Hoxton Gallery is to present Unseen Paintings, 1954-1960, a survey of works in oil by the late Keith Cunningham.
Keith Cunningham with his wife Bobby Hillson 1951, copyright Bobby Hillson
Cunningham, who died in 2014 aged 85, was a contemporary of Frank Auerbach and Leon Kossoff at the Royal College of Art in the mid-1950s. Auerbach recently recalled his ‘outstanding talent,’ and his tutor, John Minton (1917 – 1957), described him as ‘one of the most gifted painters to have worked at the Royal College’.
On graduating from the college in 1956, Cunningham exhibited at the Royal Academy and the Beaux Arts Gallery – then one of the most influential galleries in London – at the invitation of its director, Helen Lessore (1907 – 1994). His work was shown twice with the prestigious London Group, where it was singled out by The Times art critic for its power and suggestive presence; meanwhile, The Jewish Chronicle spoke of the intense yet controlled atmosphere of his work.
While he was supported by influential collectors of the time, such as Hans and Elsbeth Juda, as well as public institutions in the UK and abroad, in 1967 Cunningham declined all further invitations to exhibit. Instead he pursued a highly successful career as a graphic designer. He continued painting, visiting his studio every day. Few, however, got to see the fruits of his labours. One who did was the writer Mike Dempsey. In an article for Design Week, he wrote of a studio visit:
‘The room was full to bursting with paintings. Neatly covered and stacked to protect them from dust.The windows were sealed shut and the lack of air, combined with an extremely hot evening, made me feel faint. I was allowed to leave the studio door open for air, only to have it hastily closed when he heard footsteps, saying, ‘I don’t want any of those people snooping in here.’
This exhibition, the first of a series that are planned, focuses on three bodies of work. In the gallery’s first room are two suites of paintings which have been titled ‘Heads’ and ‘Skulls’†. Cunningham did not identify the subjects of the former – he did not use sitters, preferring instead to sketch people around London while on the bus or sitting in cafes. The influence of Rembrandt is evident in these works, not just in the somber colour palette, but also by their intensity. They are all deeply psychological, evoking a raw humanity that in some works is harrowing, and in others revealing of deep pathos. The ‘Skull’ works, of which, seven are presented here, are a continuation of Cunningham’s interest in life and death. Morbid and explicit, they are in the tradition of Memento Mori and Vanitas works, reminding viewers of the transience of life, the futility of pleasure, and the certainty of death.

⁂

- **STATED GOAL 1**
Collect every line of the records that contains the word "distance", treating case as significant.

- **Image-linked spatial questions**
⁂

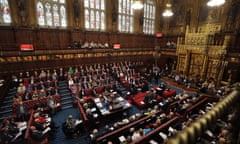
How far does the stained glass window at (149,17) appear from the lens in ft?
68.6

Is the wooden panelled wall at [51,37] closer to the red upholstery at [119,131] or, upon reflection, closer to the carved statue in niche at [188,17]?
the carved statue in niche at [188,17]

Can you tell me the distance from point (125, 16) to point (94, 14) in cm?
498

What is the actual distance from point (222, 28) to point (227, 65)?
4.32m

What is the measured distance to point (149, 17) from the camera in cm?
2152

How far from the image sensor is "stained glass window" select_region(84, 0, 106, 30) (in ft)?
51.4

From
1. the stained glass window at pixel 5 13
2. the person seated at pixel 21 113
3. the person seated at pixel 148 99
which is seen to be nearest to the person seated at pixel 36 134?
the person seated at pixel 21 113

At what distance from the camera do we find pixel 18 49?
12133 millimetres

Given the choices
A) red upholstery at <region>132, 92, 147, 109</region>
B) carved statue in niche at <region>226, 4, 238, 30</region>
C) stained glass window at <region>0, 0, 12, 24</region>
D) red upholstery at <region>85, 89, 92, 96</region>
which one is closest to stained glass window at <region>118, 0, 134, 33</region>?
red upholstery at <region>132, 92, 147, 109</region>

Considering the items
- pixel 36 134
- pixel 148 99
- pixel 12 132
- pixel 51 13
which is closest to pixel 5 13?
pixel 51 13

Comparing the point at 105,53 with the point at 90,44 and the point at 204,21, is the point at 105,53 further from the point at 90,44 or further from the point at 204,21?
the point at 204,21

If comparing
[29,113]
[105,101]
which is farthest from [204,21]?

⁂

- **STATED GOAL 2**
From the exhibition text, extract word for word the passage that begins at the words "On graduating from" and stops after the words "of his work.".

- **RESPONSE 1**
Can you tell me the distance from point (125, 16) to point (94, 14) in cm?
What is the actual distance from point (222, 28) to point (227, 65)?
What is the measured distance to point (149, 17) from the camera in cm?
At what distance from the camera do we find pixel 18 49?

- **RESPONSE 2**
On graduating from the college in 1956, Cunningham exhibited at the Royal Academy and the Beaux Arts Gallery – then one of the most influential galleries in London – at the invitation of its director, Helen Lessore (1907 – 1994). His work was shown twice with the prestigious London Group, where it was singled out by The Times art critic for its power and suggestive presence; meanwhile, The Jewish Chronicle spoke of the intense yet controlled atmosphere of his work.